- _Stated goal 1_:
Please decide whether each statement agrees with the report on Owen Glenn's donation, answering yes or no and quoting the deciding words: (a) Glenn expects his business to be sold in October. (b) Glenn says his donation depends on National and Act winning the election. (c) Idiot/Savant demanded that Glenn be prosecuted.
- _Stated goal 2_:
Carry on the report on Owen Glenn's donation from its final sentence.

The Herald reports:
Entrepreneur and philanthropist Owen Glenn says his commitment to donate $100 million to New Zealand youth is not contingent on National and Act winning the November 26 general election.
Glenn said on TV3′s The Nation over the weekend that he would make a donation but said today that his commitment was not contingent on the two parties winning the election, as was suggested by the programme.
“My commitment to this country is not politically motivated, so regardless of who governs New Zealand after November’s election, once my business is sold, which I anticipate will be during October, I will look to announce more on my plans,” Mr Glenn said.
He said he was not trying to influence the outcome of the election through the announcement.
“I happen to believe that currently a government involving both National and Act is best situated to move New Zealand forward and to leverage the opportunity I intend to create through this donation,” he said.
His earlier linking of it to the election outcome excited a couple of people. Idiot/Savant at No Right Turn called it attempted bribery and demanded Owen Glenn be prosecuted and jailed if convicted.

- _Extracted information_:
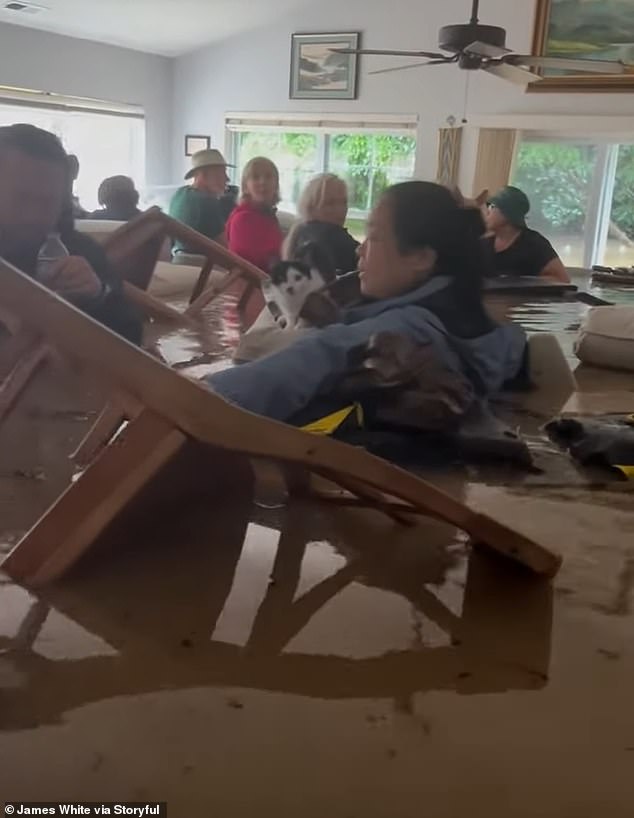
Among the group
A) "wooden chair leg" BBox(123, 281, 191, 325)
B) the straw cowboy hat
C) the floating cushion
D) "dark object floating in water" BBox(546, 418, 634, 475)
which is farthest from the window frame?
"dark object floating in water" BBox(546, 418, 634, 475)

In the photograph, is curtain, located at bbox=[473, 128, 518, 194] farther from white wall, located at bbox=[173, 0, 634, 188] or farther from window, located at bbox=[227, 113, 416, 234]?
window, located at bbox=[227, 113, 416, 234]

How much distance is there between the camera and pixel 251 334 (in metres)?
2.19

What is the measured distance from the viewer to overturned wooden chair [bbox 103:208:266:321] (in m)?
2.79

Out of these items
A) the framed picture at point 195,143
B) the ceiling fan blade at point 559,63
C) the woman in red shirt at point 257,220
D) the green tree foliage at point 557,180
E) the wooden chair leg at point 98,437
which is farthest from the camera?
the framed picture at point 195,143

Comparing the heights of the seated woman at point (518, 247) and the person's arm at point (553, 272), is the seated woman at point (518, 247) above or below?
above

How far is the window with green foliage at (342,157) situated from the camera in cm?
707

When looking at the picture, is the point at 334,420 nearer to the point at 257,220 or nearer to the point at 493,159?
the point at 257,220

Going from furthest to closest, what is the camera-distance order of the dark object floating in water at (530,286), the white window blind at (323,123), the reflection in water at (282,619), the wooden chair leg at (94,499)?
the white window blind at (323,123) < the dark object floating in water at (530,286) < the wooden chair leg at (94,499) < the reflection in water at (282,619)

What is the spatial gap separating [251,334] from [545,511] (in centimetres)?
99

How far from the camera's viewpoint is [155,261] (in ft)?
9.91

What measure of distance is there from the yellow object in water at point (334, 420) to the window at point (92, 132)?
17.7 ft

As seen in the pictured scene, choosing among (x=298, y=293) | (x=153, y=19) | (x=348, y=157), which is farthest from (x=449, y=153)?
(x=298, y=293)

--

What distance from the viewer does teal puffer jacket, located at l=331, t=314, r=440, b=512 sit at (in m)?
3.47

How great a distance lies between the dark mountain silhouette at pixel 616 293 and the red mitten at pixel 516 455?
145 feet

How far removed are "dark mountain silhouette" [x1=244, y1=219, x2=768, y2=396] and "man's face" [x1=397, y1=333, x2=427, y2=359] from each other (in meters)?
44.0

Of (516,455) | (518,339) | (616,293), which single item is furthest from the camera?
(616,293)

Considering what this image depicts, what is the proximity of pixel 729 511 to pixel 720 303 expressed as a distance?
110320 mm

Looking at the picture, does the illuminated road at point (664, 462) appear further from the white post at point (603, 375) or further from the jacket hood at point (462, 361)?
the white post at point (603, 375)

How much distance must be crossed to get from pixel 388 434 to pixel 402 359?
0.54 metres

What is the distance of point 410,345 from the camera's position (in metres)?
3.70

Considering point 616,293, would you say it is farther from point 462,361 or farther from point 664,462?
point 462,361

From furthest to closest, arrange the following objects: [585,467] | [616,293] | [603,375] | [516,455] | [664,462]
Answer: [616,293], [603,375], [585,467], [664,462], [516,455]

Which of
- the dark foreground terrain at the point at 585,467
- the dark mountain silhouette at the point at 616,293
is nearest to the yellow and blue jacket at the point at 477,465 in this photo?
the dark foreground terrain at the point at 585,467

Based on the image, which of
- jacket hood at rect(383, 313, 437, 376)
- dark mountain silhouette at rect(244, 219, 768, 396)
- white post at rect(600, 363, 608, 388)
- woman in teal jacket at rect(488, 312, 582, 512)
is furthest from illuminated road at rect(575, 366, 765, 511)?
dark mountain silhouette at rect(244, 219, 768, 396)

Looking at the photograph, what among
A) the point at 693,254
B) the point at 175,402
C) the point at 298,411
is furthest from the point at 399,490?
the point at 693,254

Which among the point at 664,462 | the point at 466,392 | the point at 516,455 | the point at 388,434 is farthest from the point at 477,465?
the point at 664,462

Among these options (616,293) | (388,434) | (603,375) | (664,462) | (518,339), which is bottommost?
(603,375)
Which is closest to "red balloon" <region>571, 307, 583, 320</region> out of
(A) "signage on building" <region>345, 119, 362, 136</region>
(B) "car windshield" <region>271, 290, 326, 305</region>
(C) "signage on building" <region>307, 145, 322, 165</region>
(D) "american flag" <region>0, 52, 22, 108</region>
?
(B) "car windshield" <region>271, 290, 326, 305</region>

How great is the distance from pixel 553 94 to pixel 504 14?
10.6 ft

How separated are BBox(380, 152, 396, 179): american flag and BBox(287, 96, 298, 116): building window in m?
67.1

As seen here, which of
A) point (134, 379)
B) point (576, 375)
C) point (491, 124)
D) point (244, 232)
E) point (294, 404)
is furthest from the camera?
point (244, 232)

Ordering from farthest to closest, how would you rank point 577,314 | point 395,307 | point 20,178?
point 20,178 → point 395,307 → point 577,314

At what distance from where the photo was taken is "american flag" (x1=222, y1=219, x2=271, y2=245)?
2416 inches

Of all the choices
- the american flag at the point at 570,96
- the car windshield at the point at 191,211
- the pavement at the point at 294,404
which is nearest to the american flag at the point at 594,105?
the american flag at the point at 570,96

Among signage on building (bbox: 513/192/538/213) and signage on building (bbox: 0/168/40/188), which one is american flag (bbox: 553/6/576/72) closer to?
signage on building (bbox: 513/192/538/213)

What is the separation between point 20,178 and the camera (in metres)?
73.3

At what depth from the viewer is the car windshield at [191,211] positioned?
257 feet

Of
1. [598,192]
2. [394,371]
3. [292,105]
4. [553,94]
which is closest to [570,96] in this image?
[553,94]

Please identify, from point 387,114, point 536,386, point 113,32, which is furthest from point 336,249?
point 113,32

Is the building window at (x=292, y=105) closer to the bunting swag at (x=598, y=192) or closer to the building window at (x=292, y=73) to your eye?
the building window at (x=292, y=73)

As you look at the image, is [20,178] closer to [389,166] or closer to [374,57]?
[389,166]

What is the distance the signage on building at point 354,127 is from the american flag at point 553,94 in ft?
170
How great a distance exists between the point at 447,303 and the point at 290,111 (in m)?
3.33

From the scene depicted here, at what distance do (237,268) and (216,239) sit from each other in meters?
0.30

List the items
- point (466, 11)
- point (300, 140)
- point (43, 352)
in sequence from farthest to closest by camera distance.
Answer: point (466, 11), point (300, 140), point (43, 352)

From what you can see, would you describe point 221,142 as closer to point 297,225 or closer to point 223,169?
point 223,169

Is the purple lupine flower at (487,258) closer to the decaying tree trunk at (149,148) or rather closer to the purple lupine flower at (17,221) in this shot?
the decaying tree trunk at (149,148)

* * *

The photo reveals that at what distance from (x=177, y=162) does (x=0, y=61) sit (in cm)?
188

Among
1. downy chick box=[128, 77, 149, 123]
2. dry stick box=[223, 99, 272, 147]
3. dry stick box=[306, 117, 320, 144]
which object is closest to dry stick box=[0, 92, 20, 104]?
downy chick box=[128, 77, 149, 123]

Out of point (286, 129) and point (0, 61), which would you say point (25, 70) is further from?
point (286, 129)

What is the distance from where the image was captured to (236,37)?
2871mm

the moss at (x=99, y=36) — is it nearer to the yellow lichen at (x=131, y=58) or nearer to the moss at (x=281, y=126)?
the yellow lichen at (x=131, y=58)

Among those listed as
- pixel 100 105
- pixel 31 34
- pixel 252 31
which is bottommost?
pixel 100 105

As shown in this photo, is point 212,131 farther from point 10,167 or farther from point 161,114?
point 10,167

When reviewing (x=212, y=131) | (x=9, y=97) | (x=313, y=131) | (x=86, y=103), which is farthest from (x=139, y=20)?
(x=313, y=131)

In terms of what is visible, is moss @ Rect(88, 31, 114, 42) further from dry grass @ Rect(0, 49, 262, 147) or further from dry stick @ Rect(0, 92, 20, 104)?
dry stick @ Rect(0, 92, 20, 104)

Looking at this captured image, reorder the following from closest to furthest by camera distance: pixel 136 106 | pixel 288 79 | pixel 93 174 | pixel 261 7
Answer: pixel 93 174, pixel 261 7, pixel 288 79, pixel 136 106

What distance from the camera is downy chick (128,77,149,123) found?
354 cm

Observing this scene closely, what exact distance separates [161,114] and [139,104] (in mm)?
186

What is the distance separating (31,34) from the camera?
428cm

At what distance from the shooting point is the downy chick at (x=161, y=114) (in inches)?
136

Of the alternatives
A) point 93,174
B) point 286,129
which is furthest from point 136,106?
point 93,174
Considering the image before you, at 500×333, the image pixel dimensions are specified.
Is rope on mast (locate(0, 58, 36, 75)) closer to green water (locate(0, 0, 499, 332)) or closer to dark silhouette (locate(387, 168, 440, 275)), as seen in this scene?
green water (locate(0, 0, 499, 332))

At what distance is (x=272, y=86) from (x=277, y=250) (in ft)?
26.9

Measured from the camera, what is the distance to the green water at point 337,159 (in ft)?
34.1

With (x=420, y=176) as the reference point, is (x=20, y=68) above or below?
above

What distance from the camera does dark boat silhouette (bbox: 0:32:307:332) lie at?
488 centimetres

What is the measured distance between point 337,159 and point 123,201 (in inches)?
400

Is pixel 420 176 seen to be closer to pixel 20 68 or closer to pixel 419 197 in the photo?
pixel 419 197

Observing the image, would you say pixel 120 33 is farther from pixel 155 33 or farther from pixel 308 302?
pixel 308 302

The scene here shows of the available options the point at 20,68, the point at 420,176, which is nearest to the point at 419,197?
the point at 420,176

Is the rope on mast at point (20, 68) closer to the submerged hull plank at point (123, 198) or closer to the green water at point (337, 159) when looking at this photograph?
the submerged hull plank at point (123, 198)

- _Exercise result 1_:
(a) Yes: "once my business is sold, which I anticipate will be during October"
(b) No: "his commitment to donate $100 million to New Zealand youth is not contingent on National and Act winning the November 26 general election"
(c) Yes: "demanded Owen Glenn be prosecuted and jailed if convicted"

- _Exercise result 2_:
Personally I think the bribery laws are about directly paying people to vote a certain way, not about what is effectively a charitable donation. But I guess one for the lawyers to decide.
But what struck me is the contrast.
If a businessman gets up and announces he will spend $100 million of his own money on helping disadvantaged youth if a political party he has no connection to wins the election, then some on the left call that bribery.
However if a politician gets up and announces he will take an extra $100 million forcibly off rich pricks, and spend it on disadvantaged youth, if his party wins the election (which happens to make that person prime minister, and get a big pay rise) – then that is commendable and noble.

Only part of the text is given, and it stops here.